>>>

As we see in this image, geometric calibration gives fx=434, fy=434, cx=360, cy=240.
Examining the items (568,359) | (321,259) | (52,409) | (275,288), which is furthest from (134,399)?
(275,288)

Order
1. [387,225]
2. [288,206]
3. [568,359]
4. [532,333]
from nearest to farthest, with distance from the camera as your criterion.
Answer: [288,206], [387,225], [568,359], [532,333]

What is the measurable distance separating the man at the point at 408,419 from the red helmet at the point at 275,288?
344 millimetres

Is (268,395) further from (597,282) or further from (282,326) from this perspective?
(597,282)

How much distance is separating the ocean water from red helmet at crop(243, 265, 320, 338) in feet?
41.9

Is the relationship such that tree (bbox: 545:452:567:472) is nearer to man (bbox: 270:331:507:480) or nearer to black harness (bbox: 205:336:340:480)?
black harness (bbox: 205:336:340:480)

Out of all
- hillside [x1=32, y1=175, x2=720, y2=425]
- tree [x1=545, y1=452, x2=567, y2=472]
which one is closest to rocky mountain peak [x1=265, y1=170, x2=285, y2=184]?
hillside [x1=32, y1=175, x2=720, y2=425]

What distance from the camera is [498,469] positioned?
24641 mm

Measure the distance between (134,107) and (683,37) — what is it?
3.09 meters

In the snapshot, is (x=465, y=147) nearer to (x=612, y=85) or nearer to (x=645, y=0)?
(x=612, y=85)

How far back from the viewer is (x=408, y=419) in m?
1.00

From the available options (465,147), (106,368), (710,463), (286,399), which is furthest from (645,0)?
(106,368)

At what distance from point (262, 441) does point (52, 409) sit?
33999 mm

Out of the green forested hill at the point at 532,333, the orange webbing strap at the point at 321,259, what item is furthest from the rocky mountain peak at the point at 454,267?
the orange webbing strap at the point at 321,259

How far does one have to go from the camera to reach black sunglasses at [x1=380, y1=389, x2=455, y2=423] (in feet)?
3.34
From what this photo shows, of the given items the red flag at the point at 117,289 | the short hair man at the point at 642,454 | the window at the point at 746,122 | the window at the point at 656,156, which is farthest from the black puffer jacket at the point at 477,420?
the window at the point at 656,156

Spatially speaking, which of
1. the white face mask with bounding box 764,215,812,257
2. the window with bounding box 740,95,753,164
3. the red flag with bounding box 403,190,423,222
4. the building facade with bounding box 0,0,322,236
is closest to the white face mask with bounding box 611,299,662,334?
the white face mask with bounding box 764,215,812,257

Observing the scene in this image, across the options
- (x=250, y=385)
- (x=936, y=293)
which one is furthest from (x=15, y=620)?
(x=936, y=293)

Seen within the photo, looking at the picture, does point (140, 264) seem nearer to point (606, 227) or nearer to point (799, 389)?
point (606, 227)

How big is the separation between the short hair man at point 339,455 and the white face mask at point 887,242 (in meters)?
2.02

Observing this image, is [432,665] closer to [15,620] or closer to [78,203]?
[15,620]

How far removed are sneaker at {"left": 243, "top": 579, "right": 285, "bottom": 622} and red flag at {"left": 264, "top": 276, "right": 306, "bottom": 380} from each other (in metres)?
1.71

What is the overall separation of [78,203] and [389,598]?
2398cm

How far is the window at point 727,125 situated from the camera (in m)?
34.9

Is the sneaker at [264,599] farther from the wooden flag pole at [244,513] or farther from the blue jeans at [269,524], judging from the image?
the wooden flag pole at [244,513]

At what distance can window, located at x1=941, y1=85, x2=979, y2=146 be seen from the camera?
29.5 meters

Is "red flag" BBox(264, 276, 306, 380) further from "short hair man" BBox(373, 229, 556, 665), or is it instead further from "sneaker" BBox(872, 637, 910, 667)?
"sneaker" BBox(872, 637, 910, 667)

<<<

**YOUR GOAL**
Write out the entries in full, exactly as given.

**RESULT**
As we see in this image, geometric calibration gives fx=434, fy=434, cx=360, cy=240.
Examining the items (568,359) | (321,259) | (52,409) | (275,288), which is furthest from (134,399)?
(275,288)

Order
1. [387,225]
2. [288,206]
3. [568,359]
4. [532,333]
from nearest to farthest, with distance from the camera as your criterion.
Answer: [288,206], [387,225], [568,359], [532,333]

What is the measurable distance separating the man at the point at 408,419 from the red helmet at the point at 275,288?
344 millimetres

Is (268,395) further from (597,282) or further from (282,326) from this perspective?
(597,282)

How much distance is separating the ocean water from red helmet at crop(243, 265, 320, 338) in feet?
41.9

Is the relationship such that tree (bbox: 545:452:567:472) is nearer to man (bbox: 270:331:507:480) or nearer to black harness (bbox: 205:336:340:480)?
black harness (bbox: 205:336:340:480)

Out of all
- hillside [x1=32, y1=175, x2=720, y2=425]
- tree [x1=545, y1=452, x2=567, y2=472]
which one is closest to rocky mountain peak [x1=265, y1=170, x2=285, y2=184]?
hillside [x1=32, y1=175, x2=720, y2=425]

What distance from the camera is [498,469] positioned?
24641 mm

Measure the distance between (134,107) and (683,37) — what is it?
3.09 meters

In the snapshot, is (x=465, y=147) nearer to (x=612, y=85) or nearer to (x=645, y=0)?
(x=612, y=85)

How far back from the viewer is (x=408, y=419) in m?
1.00

From the available options (465,147), (106,368), (710,463), (286,399), which is furthest from (645,0)?
(106,368)

At what distance from point (262, 441) does point (52, 409) sit?
33999 mm

Out of the green forested hill at the point at 532,333, the orange webbing strap at the point at 321,259, what item is furthest from the rocky mountain peak at the point at 454,267?
the orange webbing strap at the point at 321,259

How far does one have to go from the camera to reach black sunglasses at [x1=380, y1=389, x2=455, y2=423] (in feet)?
3.34
From what this photo shows, of the given items the red flag at the point at 117,289 | the short hair man at the point at 642,454 | the window at the point at 746,122 | the window at the point at 656,156, which is farthest from the black puffer jacket at the point at 477,420?
the window at the point at 656,156

Spatially speaking, which of
1. the white face mask with bounding box 764,215,812,257
2. the window with bounding box 740,95,753,164
3. the red flag with bounding box 403,190,423,222
4. the building facade with bounding box 0,0,322,236
is closest to the white face mask with bounding box 611,299,662,334?
the white face mask with bounding box 764,215,812,257

Observing the scene in this image, across the options
- (x=250, y=385)
- (x=936, y=293)
which one is furthest from (x=15, y=620)?
(x=936, y=293)

Seen within the photo, looking at the picture, does point (140, 264) seem nearer to point (606, 227) or nearer to point (799, 389)?
point (606, 227)

How big is the separation between the short hair man at point 339,455 and the white face mask at point 887,242 (in meters)?
2.02

Observing this image, is [432,665] closer to [15,620] or closer to [78,203]?
[15,620]

How far removed are sneaker at {"left": 243, "top": 579, "right": 285, "bottom": 622} and red flag at {"left": 264, "top": 276, "right": 306, "bottom": 380} from each other (in metres)?
1.71

What is the overall separation of [78,203] and [389,598]?
2398cm

How far is the window at point 727,125 situated from the camera (in m)?
34.9

Is the sneaker at [264,599] farther from the wooden flag pole at [244,513] or farther from the blue jeans at [269,524], judging from the image?
the wooden flag pole at [244,513]

At what distance can window, located at x1=941, y1=85, x2=979, y2=146 be seen from the camera?
29.5 meters

Is "red flag" BBox(264, 276, 306, 380) further from "short hair man" BBox(373, 229, 556, 665), or is it instead further from "sneaker" BBox(872, 637, 910, 667)?
"sneaker" BBox(872, 637, 910, 667)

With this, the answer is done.